Directions for this task →
In the entries below, tally the lines that contain the string "nonce", then state that number alone.
━━━ Input records ━━━
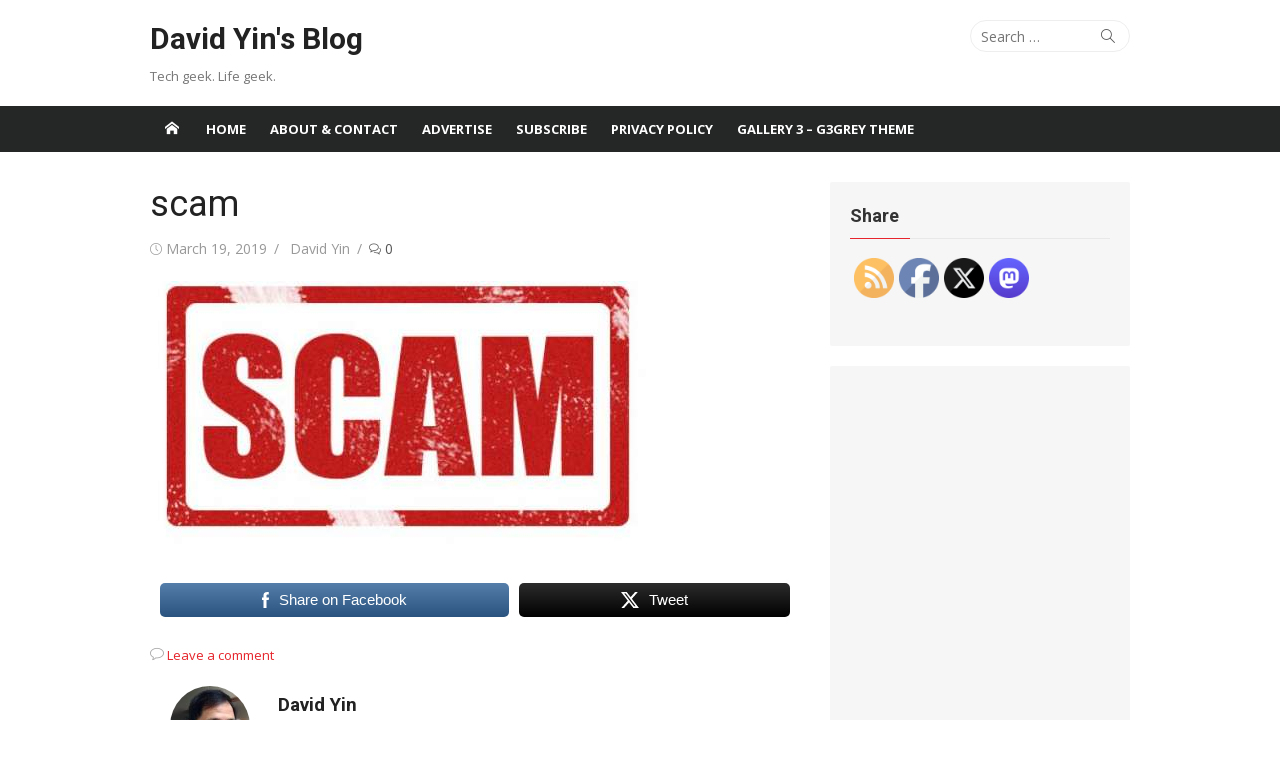

--- FILE ---
content_type: text/html; charset=utf-8
request_url: https://www.google.com/recaptcha/api2/aframe
body_size: 268
content:
<!DOCTYPE HTML><html><head><meta http-equiv="content-type" content="text/html; charset=UTF-8"></head><body><script nonce="KEbuzQu8OSNmTCIU845nZA">/** Anti-fraud and anti-abuse applications only. See google.com/recaptcha */ try{var clients={'sodar':'https://pagead2.googlesyndication.com/pagead/sodar?'};window.addEventListener("message",function(a){try{if(a.source===window.parent){var b=JSON.parse(a.data);var c=clients[b['id']];if(c){var d=document.createElement('img');d.src=c+b['params']+'&rc='+(localStorage.getItem("rc::a")?sessionStorage.getItem("rc::b"):"");window.document.body.appendChild(d);sessionStorage.setItem("rc::e",parseInt(sessionStorage.getItem("rc::e")||0)+1);localStorage.setItem("rc::h",'1768420650786');}}}catch(b){}});window.parent.postMessage("_grecaptcha_ready", "*");}catch(b){}</script></body></html>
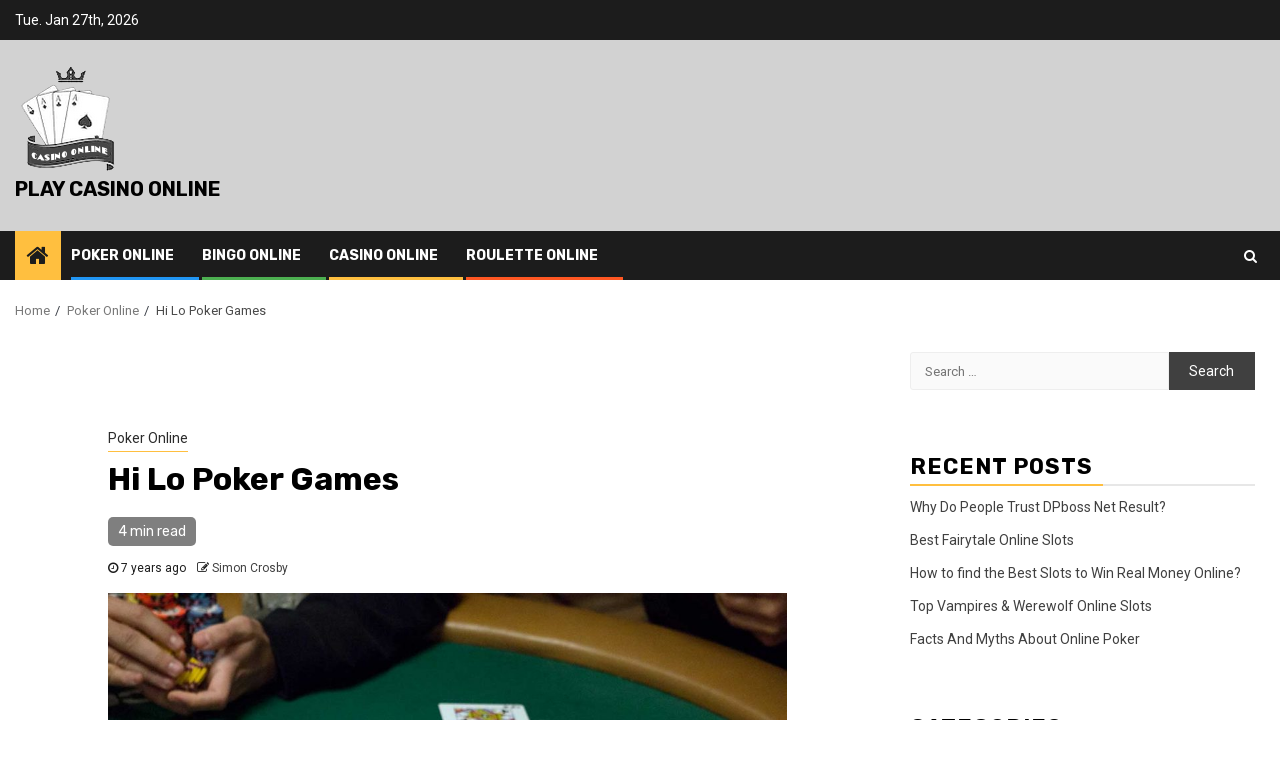

--- FILE ---
content_type: application/javascript; charset=utf-8
request_url: https://onlinecasinoplayy.com/wp-includes/js/dist/keycodes.min.js?ver=8ba4aa4af87721288b88218bd7354d8f
body_size: 1614
content:
/*! This file is auto-generated */
this.wp=this.wp||{},this.wp.keycodes=function(t){var n={};function r(e){if(n[e])return n[e].exports;var u=n[e]={i:e,l:!1,exports:{}};return t[e].call(u.exports,u,u.exports,r),u.l=!0,u.exports}return r.m=t,r.c=n,r.d=function(t,n,e){r.o(t,n)||Object.defineProperty(t,n,{enumerable:!0,get:e})},r.r=function(t){"undefined"!=typeof Symbol&&Symbol.toStringTag&&Object.defineProperty(t,Symbol.toStringTag,{value:"Module"}),Object.defineProperty(t,"__esModule",{value:!0})},r.t=function(t,n){if(1&n&&(t=r(t)),8&n)return t;if(4&n&&"object"==typeof t&&t&&t.__esModule)return t;var e=Object.create(null);if(r.r(e),Object.defineProperty(e,"default",{enumerable:!0,value:t}),2&n&&"string"!=typeof t)for(var u in t)r.d(e,u,function(n){return t[n]}.bind(null,u));return e},r.n=function(t){var n=t&&t.__esModule?function(){return t.default}:function(){return t};return r.d(n,"a",n),n},r.o=function(t,n){return Object.prototype.hasOwnProperty.call(t,n)},r.p="",r(r.s="z7pY")}({"25BE":function(t,n,r){"use strict";function e(t){if("undefined"!=typeof Symbol&&Symbol.iterator in Object(t))return Array.from(t)}r.d(n,"a",(function(){return e}))},BsWD:function(t,n,r){"use strict";r.d(n,"a",(function(){return u}));var e=r("a3WO");function u(t,n){if(t){if("string"==typeof t)return Object(e.a)(t,n);var r=Object.prototype.toString.call(t).slice(8,-1);return"Object"===r&&t.constructor&&(r=t.constructor.name),"Map"===r||"Set"===r?Array.from(t):"Arguments"===r||/^(?:Ui|I)nt(?:8|16|32)(?:Clamped)?Array$/.test(r)?Object(e.a)(t,n):void 0}}},KQm4:function(t,n,r){"use strict";r.d(n,"a",(function(){return c}));var e=r("a3WO");var u=r("25BE"),o=r("BsWD");function c(t){return function(t){if(Array.isArray(t))return Object(e.a)(t)}(t)||Object(u.a)(t)||Object(o.a)(t)||function(){throw new TypeError("Invalid attempt to spread non-iterable instance.\nIn order to be iterable, non-array objects must have a [Symbol.iterator]() method.")}()}},YLtl:function(t,n){t.exports=window.lodash},a3WO:function(t,n,r){"use strict";function e(t,n){(null==n||n>t.length)&&(n=t.length);for(var r=0,e=new Array(n);r<n;r++)e[r]=t[r];return e}r.d(n,"a",(function(){return e}))},l3Sj:function(t,n){t.exports=window.wp.i18n},rePB:function(t,n,r){"use strict";function e(t,n,r){return n in t?Object.defineProperty(t,n,{value:r,enumerable:!0,configurable:!0,writable:!0}):t[n]=r,t}r.d(n,"a",(function(){return e}))},z7pY:function(t,n,r){"use strict";r.r(n),r.d(n,"BACKSPACE",(function(){return a})),r.d(n,"TAB",(function(){return f})),r.d(n,"ENTER",(function(){return l})),r.d(n,"ESCAPE",(function(){return d})),r.d(n,"SPACE",(function(){return b})),r.d(n,"LEFT",(function(){return s})),r.d(n,"UP",(function(){return O})),r.d(n,"RIGHT",(function(){return j})),r.d(n,"DOWN",(function(){return p})),r.d(n,"DELETE",(function(){return y})),r.d(n,"F10",(function(){return m})),r.d(n,"ALT",(function(){return v})),r.d(n,"CTRL",(function(){return h})),r.d(n,"COMMAND",(function(){return S})),r.d(n,"SHIFT",(function(){return g})),r.d(n,"ZERO",(function(){return A})),r.d(n,"modifiers",(function(){return w})),r.d(n,"rawShortcut",(function(){return E})),r.d(n,"displayShortcutList",(function(){return P})),r.d(n,"displayShortcut",(function(){return C})),r.d(n,"shortcutAriaLabel",(function(){return _})),r.d(n,"isKeyboardEvent",(function(){return L}));var e=r("rePB"),u=r("KQm4"),o=r("YLtl"),c=r("l3Sj");function i(){var t=arguments.length>0&&void 0!==arguments[0]?arguments[0]:window,n=t.navigator.platform;return-1!==n.indexOf("Mac")||Object(o.includes)(["iPad","iPhone"],n)}var a=8,f=9,l=13,d=27,b=32,s=37,O=38,j=39,p=40,y=46,m=121,v="alt",h="ctrl",S="meta",g="shift",A=48,w={primary:function(t){return t()?[S]:[h]},primaryShift:function(t){return t()?[g,S]:[h,g]},primaryAlt:function(t){return t()?[v,S]:[h,v]},secondary:function(t){return t()?[g,v,S]:[h,g,v]},access:function(t){return t()?[h,v]:[g,v]},ctrl:function(){return[h]},alt:function(){return[v]},ctrlShift:function(){return[h,g]},shift:function(){return[g]},shiftAlt:function(){return[g,v]}},E=Object(o.mapValues)(w,(function(t){return function(n){var r=arguments.length>1&&void 0!==arguments[1]?arguments[1]:i;return[].concat(Object(u.a)(t(r)),[n.toLowerCase()]).join("+")}})),P=Object(o.mapValues)(w,(function(t){return function(n){var r,c=arguments.length>1&&void 0!==arguments[1]?arguments[1]:i,a=c(),f=(r={},Object(e.a)(r,v,a?"⌥":"Alt"),Object(e.a)(r,h,a?"⌃":"Ctrl"),Object(e.a)(r,S,"⌘"),Object(e.a)(r,g,a?"⇧":"Shift"),r),l=t(c).reduce((function(t,n){var r=Object(o.get)(f,n,n);return[].concat(Object(u.a)(t),a?[r]:[r,"+"])}),[]),d=Object(o.capitalize)(n);return[].concat(Object(u.a)(l),[d])}})),C=Object(o.mapValues)(P,(function(t){return function(n){var r=arguments.length>1&&void 0!==arguments[1]?arguments[1]:i;return t(n,r).join("")}})),_=Object(o.mapValues)(w,(function(t){return function(n){var r,a=arguments.length>1&&void 0!==arguments[1]?arguments[1]:i,f=a(),l=(r={},Object(e.a)(r,g,"Shift"),Object(e.a)(r,S,f?"Command":"Control"),Object(e.a)(r,h,"Control"),Object(e.a)(r,v,f?"Option":"Alt"),Object(e.a)(r,",",Object(c.__)("Comma")),Object(e.a)(r,".",Object(c.__)("Period")),Object(e.a)(r,"`",Object(c.__)("Backtick")),r);return[].concat(Object(u.a)(t(a)),[n]).map((function(t){return Object(o.capitalize)(Object(o.get)(l,t,t))})).join(f?" ":" + ")}}));function T(t){return[v,h,S,g].filter((function(n){return t["".concat(n,"Key")]}))}var L=Object(o.mapValues)(w,(function(t){return function(n,r){var e=arguments.length>2&&void 0!==arguments[2]?arguments[2]:i,u=t(e),c=T(n);return!Object(o.xor)(u,c).length&&(r?n.key===r:Object(o.includes)(u,n.key.toLowerCase()))}}))}});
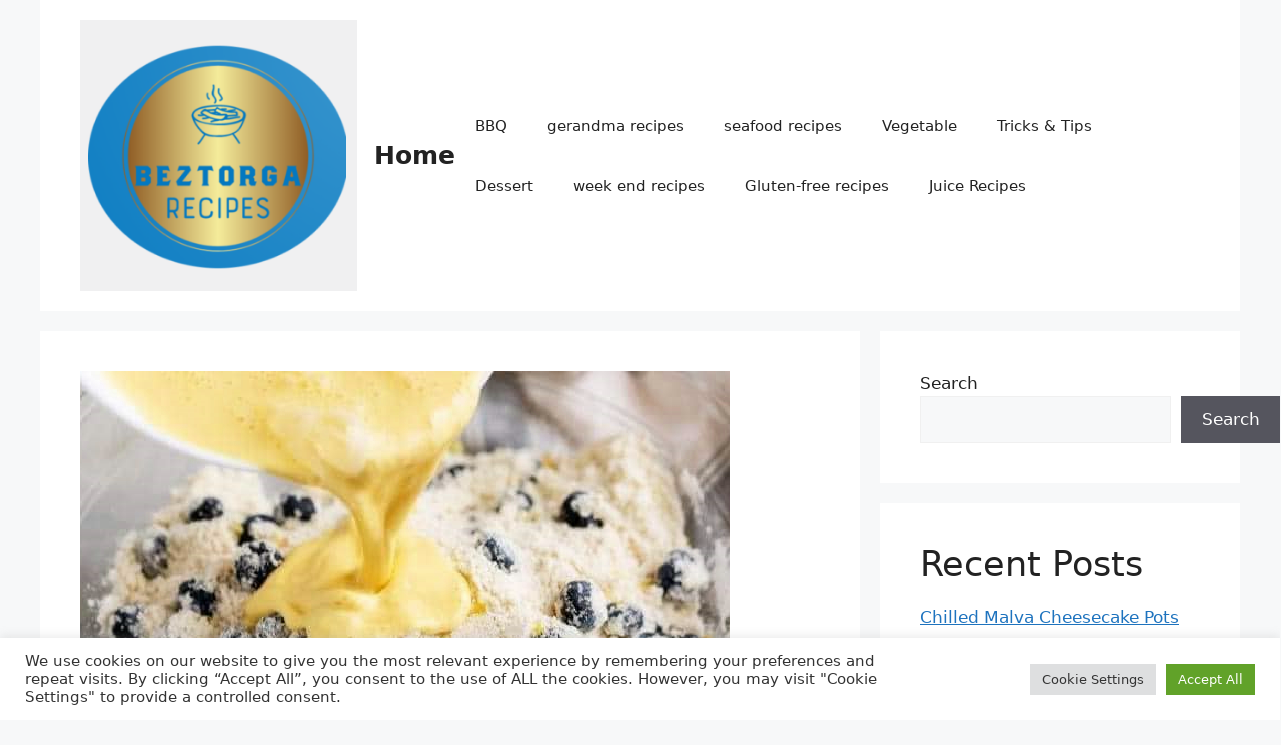

--- FILE ---
content_type: text/html; charset=utf-8
request_url: https://www.google.com/recaptcha/api2/aframe
body_size: 265
content:
<!DOCTYPE HTML><html><head><meta http-equiv="content-type" content="text/html; charset=UTF-8"></head><body><script nonce="C_tpTwmu4HdLLsyJ3fBriA">/** Anti-fraud and anti-abuse applications only. See google.com/recaptcha */ try{var clients={'sodar':'https://pagead2.googlesyndication.com/pagead/sodar?'};window.addEventListener("message",function(a){try{if(a.source===window.parent){var b=JSON.parse(a.data);var c=clients[b['id']];if(c){var d=document.createElement('img');d.src=c+b['params']+'&rc='+(localStorage.getItem("rc::a")?sessionStorage.getItem("rc::b"):"");window.document.body.appendChild(d);sessionStorage.setItem("rc::e",parseInt(sessionStorage.getItem("rc::e")||0)+1);localStorage.setItem("rc::h",'1767811155001');}}}catch(b){}});window.parent.postMessage("_grecaptcha_ready", "*");}catch(b){}</script></body></html>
━━━
Solution for this problem →
2